### What to work on
Copy the items from the line containing "Is point (504, 88)" up to and including the line containing "How great a", word for word and with nothing else.
========
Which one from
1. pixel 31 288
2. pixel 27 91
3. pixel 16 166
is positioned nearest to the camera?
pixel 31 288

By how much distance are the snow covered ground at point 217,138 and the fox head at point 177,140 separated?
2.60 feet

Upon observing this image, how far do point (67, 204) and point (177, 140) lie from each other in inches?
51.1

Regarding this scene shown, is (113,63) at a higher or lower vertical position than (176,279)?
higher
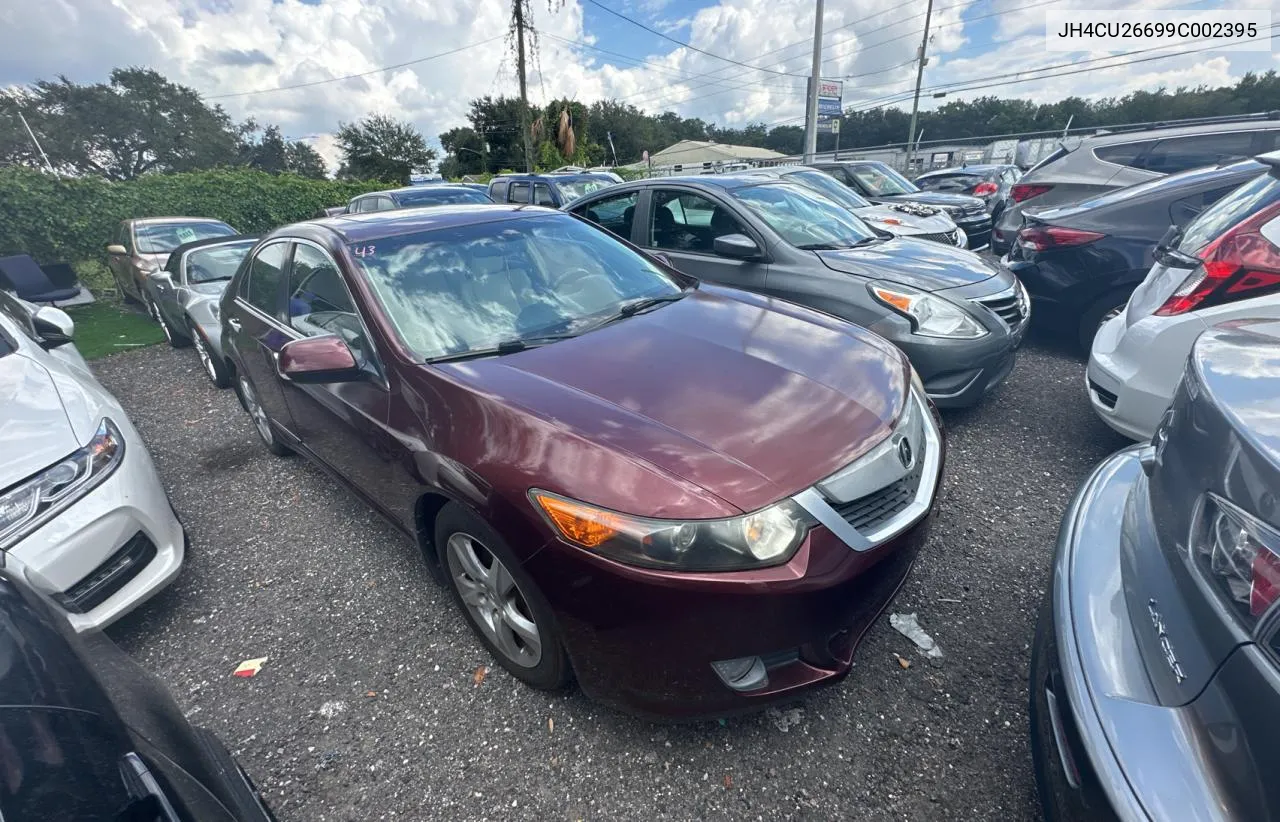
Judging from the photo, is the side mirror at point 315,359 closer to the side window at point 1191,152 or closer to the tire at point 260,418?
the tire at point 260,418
========
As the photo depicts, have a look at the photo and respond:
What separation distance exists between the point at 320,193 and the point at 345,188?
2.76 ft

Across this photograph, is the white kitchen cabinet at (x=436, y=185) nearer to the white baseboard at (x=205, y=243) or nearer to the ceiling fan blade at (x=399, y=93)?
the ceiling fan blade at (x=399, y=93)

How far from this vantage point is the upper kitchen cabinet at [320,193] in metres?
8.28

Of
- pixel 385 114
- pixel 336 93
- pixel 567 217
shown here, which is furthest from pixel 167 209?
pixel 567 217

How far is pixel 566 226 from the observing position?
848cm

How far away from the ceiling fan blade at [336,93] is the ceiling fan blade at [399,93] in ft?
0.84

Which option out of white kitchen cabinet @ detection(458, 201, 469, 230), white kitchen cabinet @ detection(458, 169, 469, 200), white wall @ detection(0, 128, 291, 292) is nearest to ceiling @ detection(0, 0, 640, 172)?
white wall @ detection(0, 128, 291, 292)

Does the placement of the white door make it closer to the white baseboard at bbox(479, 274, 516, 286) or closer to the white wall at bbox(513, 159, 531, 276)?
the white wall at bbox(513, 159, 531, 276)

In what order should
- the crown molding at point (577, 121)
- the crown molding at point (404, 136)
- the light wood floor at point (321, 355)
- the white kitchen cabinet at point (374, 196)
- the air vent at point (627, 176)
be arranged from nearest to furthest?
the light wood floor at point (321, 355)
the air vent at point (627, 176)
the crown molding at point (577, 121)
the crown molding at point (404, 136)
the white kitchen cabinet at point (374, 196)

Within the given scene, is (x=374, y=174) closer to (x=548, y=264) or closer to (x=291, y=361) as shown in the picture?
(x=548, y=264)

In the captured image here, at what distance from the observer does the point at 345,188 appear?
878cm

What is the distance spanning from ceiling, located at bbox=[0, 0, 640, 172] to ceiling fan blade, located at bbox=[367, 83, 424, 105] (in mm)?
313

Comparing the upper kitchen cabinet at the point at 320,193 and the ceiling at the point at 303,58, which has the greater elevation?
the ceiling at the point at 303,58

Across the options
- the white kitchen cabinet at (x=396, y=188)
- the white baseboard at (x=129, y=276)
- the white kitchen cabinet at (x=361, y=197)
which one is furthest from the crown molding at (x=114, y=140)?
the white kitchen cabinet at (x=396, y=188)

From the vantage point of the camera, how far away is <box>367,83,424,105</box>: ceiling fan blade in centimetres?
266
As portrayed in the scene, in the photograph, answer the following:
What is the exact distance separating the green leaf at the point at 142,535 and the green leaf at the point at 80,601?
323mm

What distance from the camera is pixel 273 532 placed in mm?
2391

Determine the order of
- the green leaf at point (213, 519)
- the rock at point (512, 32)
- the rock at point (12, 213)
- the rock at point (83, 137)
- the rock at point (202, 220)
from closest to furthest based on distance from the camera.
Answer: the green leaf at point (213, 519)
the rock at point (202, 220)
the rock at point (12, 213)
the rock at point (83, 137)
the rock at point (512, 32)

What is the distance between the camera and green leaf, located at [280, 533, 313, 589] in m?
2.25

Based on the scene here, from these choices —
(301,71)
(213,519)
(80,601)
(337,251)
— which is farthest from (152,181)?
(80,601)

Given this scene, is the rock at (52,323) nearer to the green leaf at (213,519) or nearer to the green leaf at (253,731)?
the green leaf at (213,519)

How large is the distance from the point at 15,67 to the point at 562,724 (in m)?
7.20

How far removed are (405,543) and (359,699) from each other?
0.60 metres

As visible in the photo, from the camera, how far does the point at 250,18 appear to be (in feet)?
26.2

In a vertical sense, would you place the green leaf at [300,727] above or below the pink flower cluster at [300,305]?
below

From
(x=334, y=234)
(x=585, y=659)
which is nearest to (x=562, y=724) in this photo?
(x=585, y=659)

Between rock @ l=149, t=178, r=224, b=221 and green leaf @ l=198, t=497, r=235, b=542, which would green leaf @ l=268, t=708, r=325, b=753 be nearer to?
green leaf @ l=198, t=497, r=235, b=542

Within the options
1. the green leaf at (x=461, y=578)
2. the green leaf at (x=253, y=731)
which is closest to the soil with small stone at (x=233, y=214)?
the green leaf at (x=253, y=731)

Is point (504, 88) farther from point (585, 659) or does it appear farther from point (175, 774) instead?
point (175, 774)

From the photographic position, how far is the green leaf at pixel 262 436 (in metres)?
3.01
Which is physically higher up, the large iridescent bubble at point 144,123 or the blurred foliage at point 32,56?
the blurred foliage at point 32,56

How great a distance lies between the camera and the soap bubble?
========
### Response to the task
Is point (504, 88) farther from point (585, 659) or does it appear farther from point (175, 774) instead?
point (175, 774)

From the photographic position, how far is the green leaf at pixel 262 436 (in metres)?
3.01
Which is physically higher up, the large iridescent bubble at point 144,123 or the blurred foliage at point 32,56?
the blurred foliage at point 32,56

How great a distance lies between the camera and the soap bubble?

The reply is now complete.